The White Oak summer program runs from 8:30 AM - 11:30 AM each weekday for approximately 6 weeks. The program starts around the end of June or the first week of July depending on the location of the July 4th holiday. Each student receives direct instruction in basic literacy skills, using an Orton-Gillingham-based approach, in a 1:1 setting. In addition, each student receives instruction in a language-based classroom, for two of three subject areas (Math, Language Arts, Study skills), depending on the student’s needs. The program integrates a common theme each year into the summer classes. The following is a brief description for each component of the program:
A ONE-TO-ONE TUTORIAL focuses on maintaining and improving basic literacy skills. Through the use of an Orton-Gillingham approach, students receive individually-tailored instruction in decoding, oral reading, spelling, reading comprehension and written language. Reading instruction emphasizes phonetic-linguistic patterns found in Leonard Bloomfield’s Let’s Read series, instruction in the basic rules for syllable-identification and division to develop both decoding and encoding skills, and practice in phonemic awareness and sound segmenta-tion. Spelling instruction includes practice spelling phonetic-linguistic patterns and the spelling of common sequence words and sight vocabulary. The study of written expression generally includes sentence and paragraph development, and, with upper level students, may also include essay writing using the five-paragraph essay structure, and the writing of story summaries.
A MATH CLASS focuses on maintaining basic math skills taught during the school year. Instruction for lower school students generally involves practice using the four basic operations with whole numbers. For upper school students who have been introduced to fractions, decimals, and percents, instruction generally involves additional practice with the four basic operations in each of these skill areas. At both levels, the practical application of basic skills is emphasized through hands-on activities.
A STUDY SKILLS CLASS focuses on research skills. Instruction for lower school students generally involves identifying main ideas and details, taking two-column notes, and paragraph writing. By the end of the summer session, these students are generally able, with teacher assistance, to produce a short one-page paper using a teacher-generated scaffold. For upper school students who have had more experience with research, instruction may also include the use of note cards, the completion of an outline structure, practice with the five-paragraph essay format, and the writing of a short research paper. At both levels, topics and materials are taken from either the Social Studies or Science domains, and are generally related to the integrated unit.
A LANGUAGE ARTS CLASS focuses on written expression and literature analysis.
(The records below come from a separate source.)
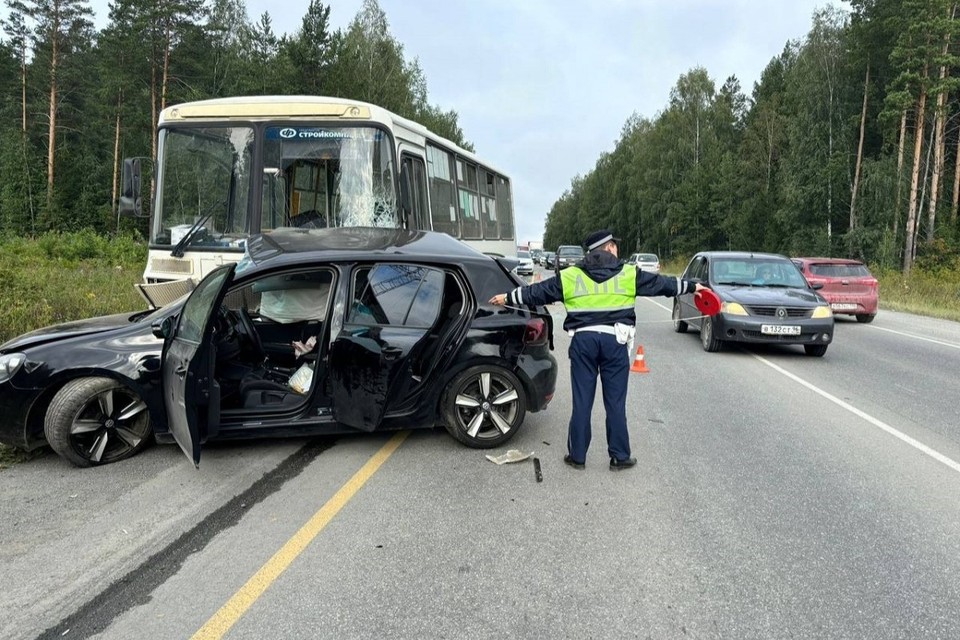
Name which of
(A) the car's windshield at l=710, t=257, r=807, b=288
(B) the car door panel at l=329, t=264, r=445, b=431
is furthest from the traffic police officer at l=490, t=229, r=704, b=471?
(A) the car's windshield at l=710, t=257, r=807, b=288

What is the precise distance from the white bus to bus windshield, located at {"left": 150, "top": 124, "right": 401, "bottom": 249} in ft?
0.04

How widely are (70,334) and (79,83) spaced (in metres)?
47.7

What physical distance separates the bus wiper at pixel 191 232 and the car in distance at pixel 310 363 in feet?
8.82

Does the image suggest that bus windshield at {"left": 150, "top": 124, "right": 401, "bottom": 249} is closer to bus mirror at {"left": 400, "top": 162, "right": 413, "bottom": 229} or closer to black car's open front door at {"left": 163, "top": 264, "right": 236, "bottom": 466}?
bus mirror at {"left": 400, "top": 162, "right": 413, "bottom": 229}

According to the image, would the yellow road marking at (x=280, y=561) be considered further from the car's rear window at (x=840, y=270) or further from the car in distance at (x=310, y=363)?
the car's rear window at (x=840, y=270)

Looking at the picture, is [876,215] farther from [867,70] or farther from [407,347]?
[407,347]

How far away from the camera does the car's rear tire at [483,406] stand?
5.26 meters

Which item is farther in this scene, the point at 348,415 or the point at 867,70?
the point at 867,70

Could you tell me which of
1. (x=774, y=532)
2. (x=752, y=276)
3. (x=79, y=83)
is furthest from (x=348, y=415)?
(x=79, y=83)

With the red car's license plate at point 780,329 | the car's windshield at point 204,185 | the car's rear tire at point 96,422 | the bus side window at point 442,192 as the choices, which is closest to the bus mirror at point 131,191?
the car's windshield at point 204,185

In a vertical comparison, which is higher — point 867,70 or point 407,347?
point 867,70

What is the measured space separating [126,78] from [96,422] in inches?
1576

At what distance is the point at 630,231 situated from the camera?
74.1 m

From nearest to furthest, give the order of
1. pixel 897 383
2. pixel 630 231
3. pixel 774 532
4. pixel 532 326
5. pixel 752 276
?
pixel 774 532
pixel 532 326
pixel 897 383
pixel 752 276
pixel 630 231
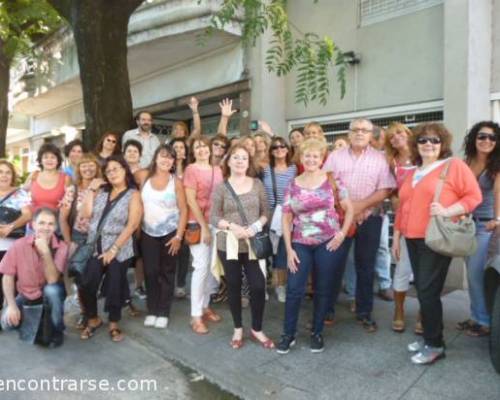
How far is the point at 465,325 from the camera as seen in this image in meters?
4.00

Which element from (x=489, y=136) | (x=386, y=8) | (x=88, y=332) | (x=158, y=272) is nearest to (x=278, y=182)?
(x=158, y=272)

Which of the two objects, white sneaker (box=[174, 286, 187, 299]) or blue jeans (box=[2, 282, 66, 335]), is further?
white sneaker (box=[174, 286, 187, 299])

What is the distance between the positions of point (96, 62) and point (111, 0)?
82 cm

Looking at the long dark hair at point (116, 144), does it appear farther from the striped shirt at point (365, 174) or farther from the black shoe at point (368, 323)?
the black shoe at point (368, 323)

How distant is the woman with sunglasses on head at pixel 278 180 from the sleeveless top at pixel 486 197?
170 centimetres

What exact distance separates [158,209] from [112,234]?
47 centimetres

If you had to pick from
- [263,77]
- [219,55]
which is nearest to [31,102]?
[219,55]

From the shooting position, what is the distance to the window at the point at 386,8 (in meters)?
6.23

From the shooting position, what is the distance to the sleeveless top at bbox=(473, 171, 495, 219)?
11.9 ft

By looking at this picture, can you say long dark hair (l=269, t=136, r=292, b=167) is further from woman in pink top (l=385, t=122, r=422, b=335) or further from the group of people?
woman in pink top (l=385, t=122, r=422, b=335)

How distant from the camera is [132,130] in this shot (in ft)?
18.2

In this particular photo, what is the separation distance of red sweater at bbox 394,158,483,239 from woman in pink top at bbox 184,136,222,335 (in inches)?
69.7

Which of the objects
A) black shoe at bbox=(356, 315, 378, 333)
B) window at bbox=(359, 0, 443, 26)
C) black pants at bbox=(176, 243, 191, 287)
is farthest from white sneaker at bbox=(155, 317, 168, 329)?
window at bbox=(359, 0, 443, 26)

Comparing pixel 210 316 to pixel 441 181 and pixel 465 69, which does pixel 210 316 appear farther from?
pixel 465 69
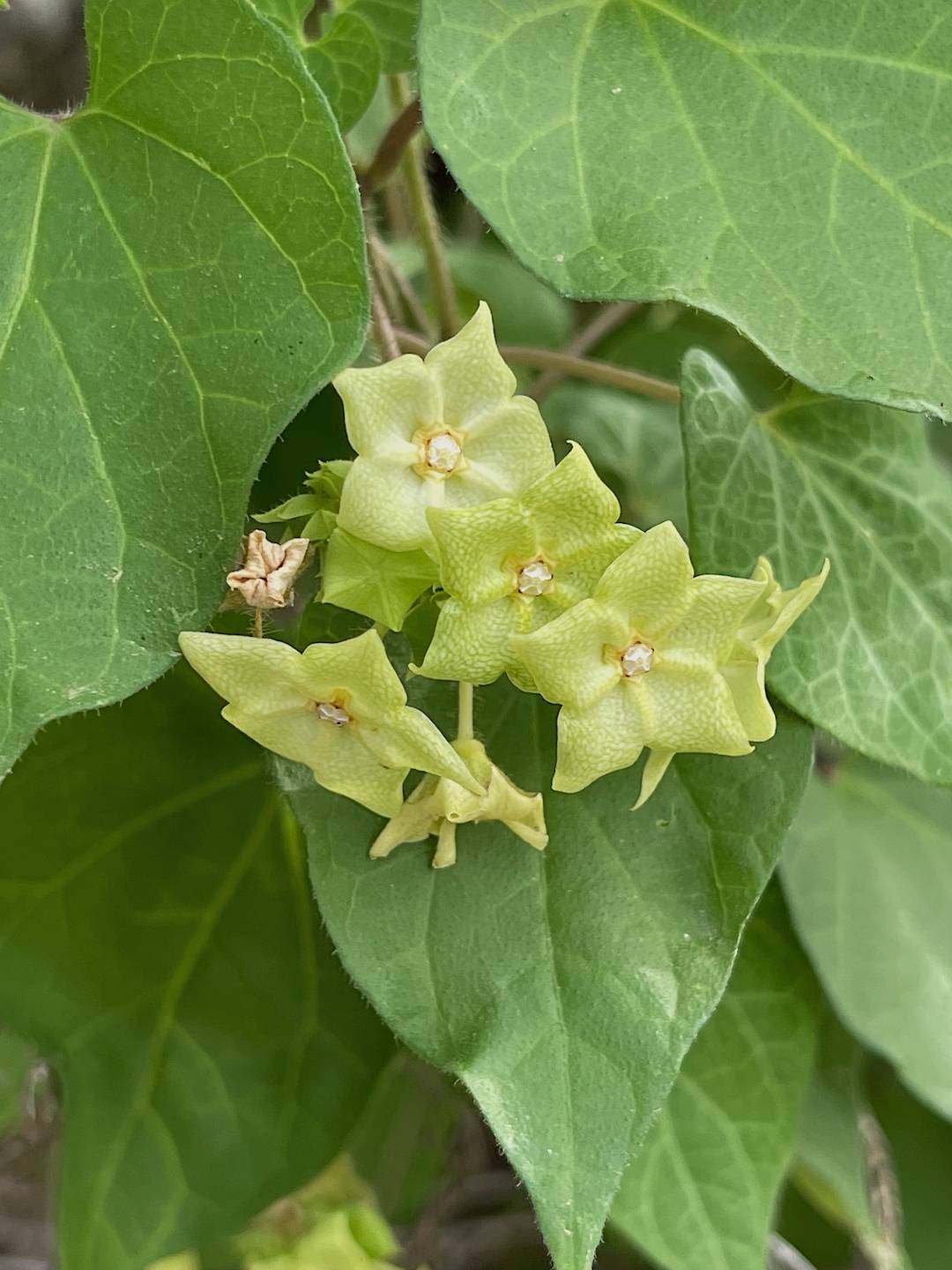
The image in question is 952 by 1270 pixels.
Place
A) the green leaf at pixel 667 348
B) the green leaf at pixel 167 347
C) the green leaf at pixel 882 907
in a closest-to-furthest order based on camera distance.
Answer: the green leaf at pixel 167 347, the green leaf at pixel 882 907, the green leaf at pixel 667 348

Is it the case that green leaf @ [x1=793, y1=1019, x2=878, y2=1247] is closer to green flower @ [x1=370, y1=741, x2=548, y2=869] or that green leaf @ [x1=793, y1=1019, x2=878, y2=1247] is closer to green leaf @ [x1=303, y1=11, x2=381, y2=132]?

Lower school students generally work on sentence structure and paragraph development. Upper level students may be expected to write an essay using the five-paragraph essay format. Literature analysis includes listening to the reading of a short novel or a series of short stories, and classes discussion of the story elements. At the upper levels, students may be asked to complete a story grammar structure and write a short story.
In addition to the class offerings, we offer optional afternoon activities approximately once each week. These trips may include physical activities (hiking, kayaking, biking, swimming), or field trips to sites related to the integrated unit.